So the piece sits in your closet year after year, and sometimes you pick it up, or even try it on, telling yourself how much you love it. Yet it never sees the light of day.
My husband is a great champion of the Savin’ It clause. One night, when we decided on a whim to go out for dinner, I put this on with a pair of jeans and tall grey boots. I felt great. However, Nate said, “Isn’t that Rebecca Taylor? Don’t wear that. You’ll ruin it!”
I felt a brief flash of guilt, then slyly asked if he wanted to wait while I picked out an entirely new outfit. He didn’t, of course, and the blouse ended up surviving three kinds of salsa, tortilla soup, and a coconut margarita.
But even if it had met its demise at the Mexican restaurant, it would have been worth it to me. Because if it got ruined, I wouldn’t wear it anymore. And if I saved it only for occasions where I knew with absolute certainty that there was no chance whatsoever of spills, tears, snags, or acid rain, I would never wear it at all. Both situations have the same outcome; me not wearing the blouse.
Therefore, I’m always going to decide to wear the blouse.
There is no reason to save anything you own for a better day, a different day, the right occasion. We can’t ever know what tomorrow will hold. Or if there really will be a tomorrow, for that matter. There are no guarantees, after all.
I do have a nagging fear of leaving behind a closet full of clothes with the tags still on, representing opportunities not taken, a life not lived to its fullest capacity.
I will live, and love and appreciate what I own!
If that means sometimes watching American Idol in an evening gown, then I have no choice! If I must, I must…
So, what of this blouse? I do love it so! I love it’s refined animal print, its slinky feel, its sweet neckline and gracefully fluttering sleeves. I love it so much that I’ve worn it at least four times! Now that is true love.

Round And Round.

The idea for this post has been a-creepin’ and a-crawlin’ around in my brain since the beginining of December, but every time I actually attempted to sit down and write it, I just got lost. All tangled up in a giant writhing mass of angst, thought, hope, regret, shame, and uncertainty. Ready for a new start, but unable to see how to get there.
A few months ago, I had a brief moment of clarity while listening to John Lennon- “Watching The Wheels.” I realized that I had much that I needed to let go of; but I have never been good at throwing anything away (hence this blog!).
It’s as if, as a child, I had somehow invented this concept that if I was a good person, and worked hard, eventually my life would be full of magic. And for years I would evaluate my life, realize that nothing magical lived there, and throw myself into the pit of despair. Where I would stay, until watching a movie (usually “Amelie”) or something that made me realize “Yes! The magic is everywhere! All around me!!” Tears of joy would be shed, resolutions made, a heart transformed!
Then I would wake up the next morning, and reality would snidely rear its ugly head.
I think that I figured that all the work one does in life somehow accumulates, and eventually you have enough saved up so that life becomes, eventually, easy. It’s like life was a giant wheel. For a while, my energy and joy and love for living knew no bounds. I could not wait to run on the wheel, make it turn, set everything in motion. Then, after a while, I just wanted to ride on it for a bit, enjoying the momentum. And then I decided to get off and just watch it, reveling in the beauty of the spinning. One day, I stumbled, and hobbled along for a spell, growing terrified of the wheel as it chased me down. Until eventually, it seemed like a good idea to just lay down in front of it and let the wheel roll right over me.

══════════════════════════════

#### Task brief
Carry on the blog text about the blouse and the turning wheel, starting right after its final sentence. The material after this text is separate from it.

#### Supplied entries
══════════════════════════════

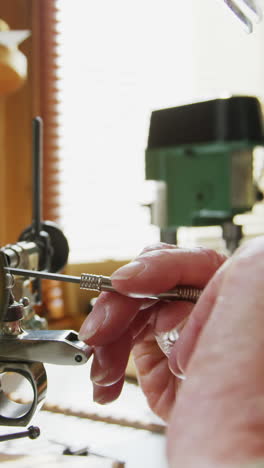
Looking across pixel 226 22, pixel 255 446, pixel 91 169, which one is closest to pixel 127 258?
pixel 91 169

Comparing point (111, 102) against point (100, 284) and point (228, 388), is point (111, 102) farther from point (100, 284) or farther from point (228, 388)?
point (228, 388)

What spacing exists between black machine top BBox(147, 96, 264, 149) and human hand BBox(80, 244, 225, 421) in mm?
718

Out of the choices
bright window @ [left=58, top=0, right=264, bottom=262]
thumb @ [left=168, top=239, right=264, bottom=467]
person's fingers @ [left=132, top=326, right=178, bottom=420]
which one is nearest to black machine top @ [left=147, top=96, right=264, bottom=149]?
bright window @ [left=58, top=0, right=264, bottom=262]

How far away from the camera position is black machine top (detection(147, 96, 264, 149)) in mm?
1234

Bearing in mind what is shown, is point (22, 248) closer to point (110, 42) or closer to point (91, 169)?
point (91, 169)

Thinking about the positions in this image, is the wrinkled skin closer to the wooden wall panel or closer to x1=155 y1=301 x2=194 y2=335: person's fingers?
x1=155 y1=301 x2=194 y2=335: person's fingers

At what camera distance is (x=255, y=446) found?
0.23m

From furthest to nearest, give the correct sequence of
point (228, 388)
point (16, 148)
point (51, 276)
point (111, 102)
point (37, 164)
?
1. point (111, 102)
2. point (16, 148)
3. point (37, 164)
4. point (51, 276)
5. point (228, 388)

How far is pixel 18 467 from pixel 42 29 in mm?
1559

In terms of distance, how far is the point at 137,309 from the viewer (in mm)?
575

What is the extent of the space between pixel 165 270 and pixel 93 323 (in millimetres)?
100

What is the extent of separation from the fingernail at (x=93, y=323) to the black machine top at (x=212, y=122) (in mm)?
805

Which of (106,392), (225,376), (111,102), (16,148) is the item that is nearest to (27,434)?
(106,392)

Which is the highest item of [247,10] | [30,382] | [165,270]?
[247,10]
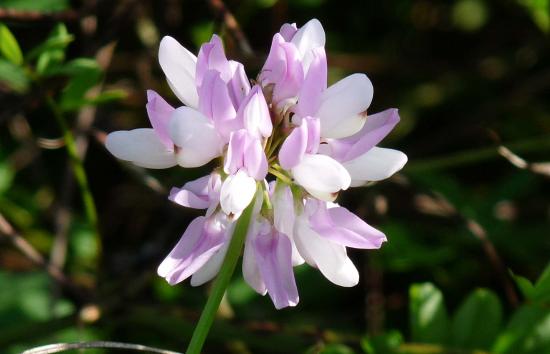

══════════════════════════════

#### The response
And I’ve been lying here, squashed, ever since.
I want to unsquash! It’s time.
Here is my motivation:

I want to be this girl again. This was a girl who said, “Hey, world! Guess who’s comin’ attcha??” Who honestly believed that she could do anything. Who said “I’m going to be me, and I don’t give a (what?) about what anyone else thinks!” It was a lie, of course, but that girl said it anyway.
My lovely friend Lizzie gave me a book over the summer called “The Happiness Project.” It’s been both an inspiration and and a frustration to me, because I both wanted and did not want to try to make an effort to be happy. But today I realized that my problem was, as usual, a matter of perspective. It was too daunting for me to think of working for happiness for an entire year. Instead, I will strive to make every individual day a happiness project. Some days it will be in large quantities, some days a little more meager, some days one type, other days another, but I am going to try to find at least a little bit in every day.
For me, a big part is transforming many things I used to love from chores that bring me stress back into the things that give me joy. Like writing. And creating art. Creating anything! I just need to hop back on that wheel and start it rolling again.
There is such a thing as magic. It is all around us. It is inside us.
And I find so much of it in you!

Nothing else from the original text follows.